My enthusiasm for Y-STR based dating waned in 2011 when Busby et al. (2011) published a study which showed the effect of microsatellite choice on TMRCA estimates due to the fact that Y-STRs don't follow the the unconstrained strict symmetrical stepwise model (i.e., increase by +/- 1 steps per mutational event with equal probability). This meant that various published age estimates depended on the cocktail of slow/fast Y-STRs used as well as the age of the target node in the phylogeny (because deviations from linearity were more egregious for older nodes). Additionally, at that time it was clear that whole Y chromosome sequencing was around the corner and so the issue would soon be resolved by a new technology.

A new preprint presents an interesting coda to this long-standing controversy and basically agrees that the genealogical rate is better than the evolutionary one in the sense that it produces age estimates that are closer to those from resequencing. The evolutionary rate is good only for the very deep split in the tree which is not surprising since this is the domain where deviations from linearity plague the genealogical rate so a slower rate will do better.

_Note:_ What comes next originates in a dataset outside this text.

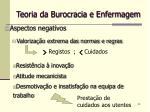 teoria da burocracia e enfermagem24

One comment to the authors is that the generation length of 25 years is not applicable to modern humans, but rather a male generation length of 31-32 years has been estimated across different cultures. The authors estimate the "super-Eurasian" CT clade at 56.26kya (using sequence data) which would correspond to ~71 thousand years if we apply a 31.5/25 multiplier. This would bring it closer to the age estimate for Eurasian M+N mtDNA which has been estimated without an assumption of generation length using ancient DNA. (There is of course no a priori reason that the two should match, but the dates seem to match with the drying up of the Sahara-Arabia zone c. 70kya. As I've argued before, the population contraction that must have accompanied such a traumatic event would be a good opportunity for drift to shed genetic lineages and leave the CT/M+N pair as the inheritors of Eurasia).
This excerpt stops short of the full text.